Burn Book by Kara Swisher [8/10]
A perky, opinionated, morally upright memoir about a quarter century of tech journalism in America, Kara Swisher’s Burn Book might be for you, as it was for me, a welcome, oblique retrospective on a tumultuous period of industrial and political history. One of the key journalists in this field (although I never noticed her, this does not surprise me, I paid little attention to the daily fray), she wrote for most major mastheads and then formed her own conference and news company. A glance at the front cover, showing a steely face behind reflective sunglasses (filled in with flames, giving you a sense of her overall message), reveals that the reader is in good hands throughout: the narrative control is firm and clear, the style is brisk or combustive, depending on her mood, and the tone is distinctive. In other words, this book is a pleasure to read.

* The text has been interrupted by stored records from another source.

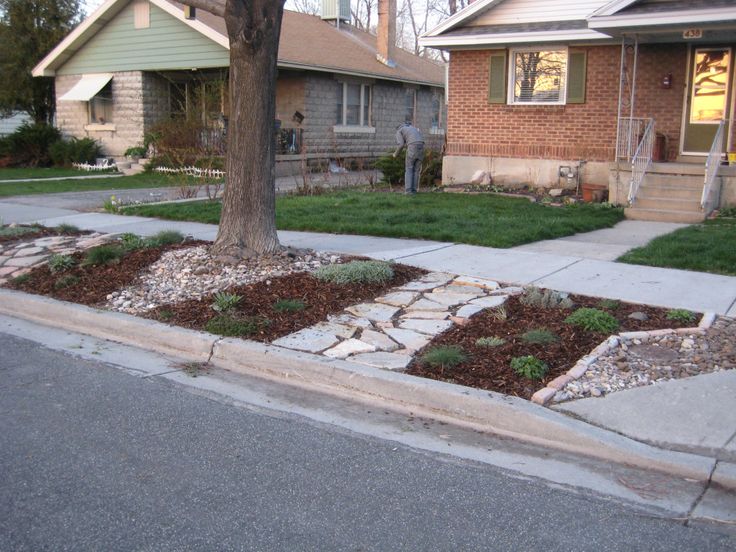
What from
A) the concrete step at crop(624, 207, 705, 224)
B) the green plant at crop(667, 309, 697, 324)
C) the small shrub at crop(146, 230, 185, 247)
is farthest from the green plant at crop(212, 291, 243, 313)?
the concrete step at crop(624, 207, 705, 224)

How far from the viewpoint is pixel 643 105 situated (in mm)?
15852

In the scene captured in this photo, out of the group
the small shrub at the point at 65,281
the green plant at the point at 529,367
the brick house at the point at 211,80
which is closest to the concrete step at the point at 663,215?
the green plant at the point at 529,367

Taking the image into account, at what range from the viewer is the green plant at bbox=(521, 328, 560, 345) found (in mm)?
6039

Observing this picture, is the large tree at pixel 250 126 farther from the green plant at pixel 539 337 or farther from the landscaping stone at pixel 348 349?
the green plant at pixel 539 337

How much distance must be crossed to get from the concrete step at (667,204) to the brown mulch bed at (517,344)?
6.78 metres

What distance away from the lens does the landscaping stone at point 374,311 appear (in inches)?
273

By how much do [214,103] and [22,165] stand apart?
1018cm

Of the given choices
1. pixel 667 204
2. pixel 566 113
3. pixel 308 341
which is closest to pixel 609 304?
pixel 308 341

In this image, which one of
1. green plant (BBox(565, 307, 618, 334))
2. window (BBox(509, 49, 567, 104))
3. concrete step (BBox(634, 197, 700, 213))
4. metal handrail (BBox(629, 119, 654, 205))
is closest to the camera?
green plant (BBox(565, 307, 618, 334))

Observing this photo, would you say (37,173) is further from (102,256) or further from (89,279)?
(89,279)

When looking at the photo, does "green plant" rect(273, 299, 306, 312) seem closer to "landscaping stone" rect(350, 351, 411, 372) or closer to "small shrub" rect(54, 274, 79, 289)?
"landscaping stone" rect(350, 351, 411, 372)

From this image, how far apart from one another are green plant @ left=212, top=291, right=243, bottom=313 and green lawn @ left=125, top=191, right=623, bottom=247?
4099mm

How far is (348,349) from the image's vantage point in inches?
240

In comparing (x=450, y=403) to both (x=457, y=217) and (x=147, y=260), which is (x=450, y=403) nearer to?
(x=147, y=260)
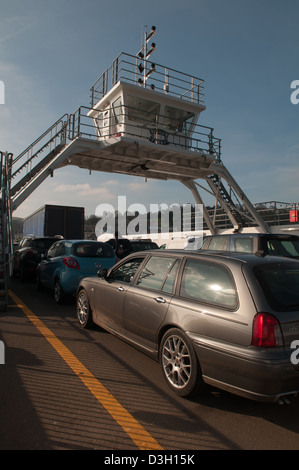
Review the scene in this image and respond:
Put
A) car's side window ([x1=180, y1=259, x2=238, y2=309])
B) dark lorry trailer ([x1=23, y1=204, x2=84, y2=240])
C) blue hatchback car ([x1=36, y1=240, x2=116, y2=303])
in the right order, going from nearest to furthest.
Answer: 1. car's side window ([x1=180, y1=259, x2=238, y2=309])
2. blue hatchback car ([x1=36, y1=240, x2=116, y2=303])
3. dark lorry trailer ([x1=23, y1=204, x2=84, y2=240])

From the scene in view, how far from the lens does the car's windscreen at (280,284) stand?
3.00 meters

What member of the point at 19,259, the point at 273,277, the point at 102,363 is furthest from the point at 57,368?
the point at 19,259

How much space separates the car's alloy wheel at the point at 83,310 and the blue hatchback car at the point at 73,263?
4.64 ft

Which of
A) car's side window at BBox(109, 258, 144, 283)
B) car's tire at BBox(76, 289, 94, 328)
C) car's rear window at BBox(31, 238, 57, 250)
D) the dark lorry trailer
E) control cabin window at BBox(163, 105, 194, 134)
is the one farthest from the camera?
control cabin window at BBox(163, 105, 194, 134)

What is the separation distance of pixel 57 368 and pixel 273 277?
266cm

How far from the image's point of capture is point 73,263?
7.48 metres

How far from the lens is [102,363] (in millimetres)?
4203

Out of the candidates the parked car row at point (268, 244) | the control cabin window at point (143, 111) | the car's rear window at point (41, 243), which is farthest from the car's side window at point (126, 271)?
the control cabin window at point (143, 111)

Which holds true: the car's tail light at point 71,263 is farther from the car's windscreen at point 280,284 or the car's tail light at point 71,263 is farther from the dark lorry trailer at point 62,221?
the dark lorry trailer at point 62,221

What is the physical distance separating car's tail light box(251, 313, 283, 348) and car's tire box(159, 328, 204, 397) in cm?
70

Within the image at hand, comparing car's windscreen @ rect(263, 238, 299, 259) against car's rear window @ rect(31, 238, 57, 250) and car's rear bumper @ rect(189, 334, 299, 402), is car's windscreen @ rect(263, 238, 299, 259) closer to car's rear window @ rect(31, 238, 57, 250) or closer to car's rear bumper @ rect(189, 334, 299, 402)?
car's rear bumper @ rect(189, 334, 299, 402)

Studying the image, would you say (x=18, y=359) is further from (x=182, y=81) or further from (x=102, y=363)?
(x=182, y=81)

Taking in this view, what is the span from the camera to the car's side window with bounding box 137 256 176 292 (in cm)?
409

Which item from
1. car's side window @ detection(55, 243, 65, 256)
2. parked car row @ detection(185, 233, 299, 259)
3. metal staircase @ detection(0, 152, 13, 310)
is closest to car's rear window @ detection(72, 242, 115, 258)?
car's side window @ detection(55, 243, 65, 256)
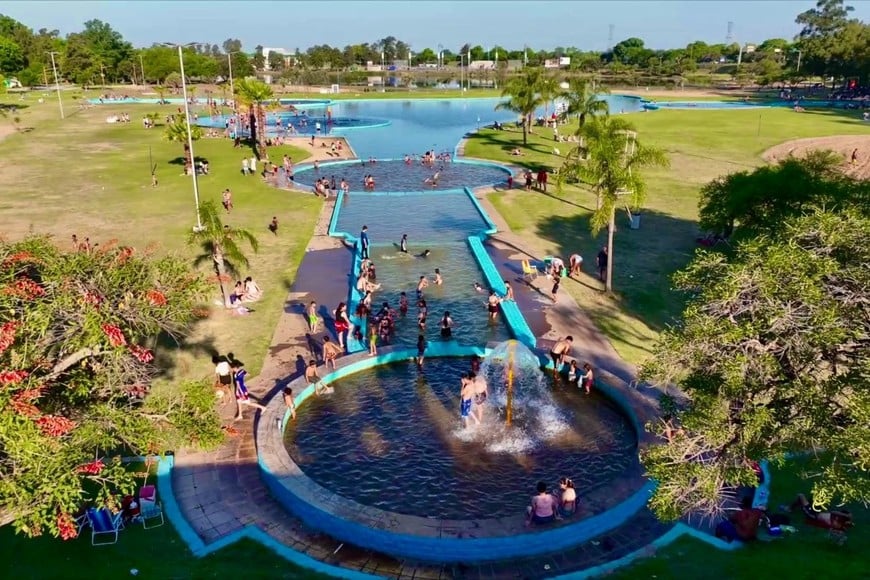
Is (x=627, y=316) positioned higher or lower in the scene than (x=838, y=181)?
lower

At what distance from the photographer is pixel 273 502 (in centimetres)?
1376

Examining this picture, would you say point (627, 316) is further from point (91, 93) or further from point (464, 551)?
point (91, 93)

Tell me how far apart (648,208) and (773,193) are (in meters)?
14.7

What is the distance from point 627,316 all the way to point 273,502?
14.3 m

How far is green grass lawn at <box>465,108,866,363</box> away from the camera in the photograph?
76.8ft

It seems Swisher knew and knows everyone in Silicon Valley; I was especially fascinated by her close-up portrayals of Jeff Bezos and Steve Jobs. The arc she delineates from the 90s to now is one of moral decline amongst the tech billionaires and at the end, Swisher is a robust advocate of what we all want, which is societal control, via regulation, of one of the central elements of our lives. Neither a polemic nor a self-hagiography, Burn Book is a hoot to read and hugely valuable.